In the realm of algorithmic trading, technical analysis plays a pivotal role in deciphering market trends and making informed investment decisions. One of the fundamental tools employed in technical analysis is the Simple Moving Average (SMA). The SMA calculates the average price of an asset over a specific period, providing a smoothed representation of its price movement.

Lumibot, a powerful Python library, simplifies the process of retrieving historical price data and applying technical analysis techniques. In this blog post, we will delve into how to effectively use Lumibot’s get_historical_prices function to obtain historical price data for an asset and subsequently calculate its Simple Moving Average.

Leveraging SMA for Effective Trading Strategies

The Simple Moving Average (SMA) is a versatile technical indicator that can be used to create various trading strategies. Here are five pointers on how to incorporate SMA into your trading bot:

1. Trend Following Strategies:

  • Identify Uptrends: When the price consistently trades above the SMA, it suggests an uptrend.

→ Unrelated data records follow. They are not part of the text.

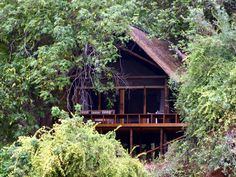 Pafuri Camp Out Of Africa, South Africa, Followers, Places To Visit, Boards, African, Camping, House Styles, Pictures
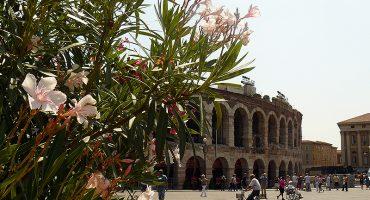 Like a local: Verona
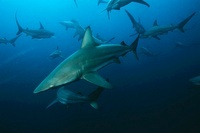Aliwal Shoal Indian Ocean South Africa blacktip sharks (Carc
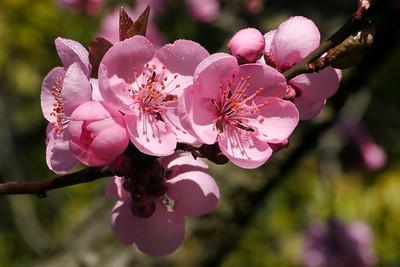 20120813_1003_2431 plum blossom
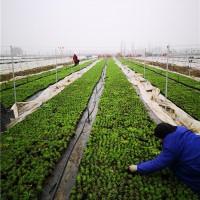 河南千亩欧石竹繁育基地 河南千亩欧石竹批发价格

This indicates that the asset’s price is likely to continue rising. Your trading bot can use this signal to enter long positions.
  • Identify Downtrends: Conversely, if the price consistently trades below the SMA, it suggests a downtrend, indicating a potential price decline. Your bot can use this signal to enter short positions.

Example: A trading bot might use a 50-day SMA and a 200-day SMA. If the 50-day SMA consistently trades above the 200-day SMA, it could indicate a bullish trend, prompting the bot to enter a long position.

2. Crossover Strategies:

  • Golden Cross: A crossover occurs when a shorter-term SMA (e.g., 50-day) crosses above a longer-term SMA (e.g., 200-day). This is often interpreted as a bullish signal, suggesting a potential uptrend.
  • Death Cross: A crossover occurs when a longer-term SMA crosses below a shorter-term SMA. This is often interpreted as a bearish signal, indicating a potential downtrend.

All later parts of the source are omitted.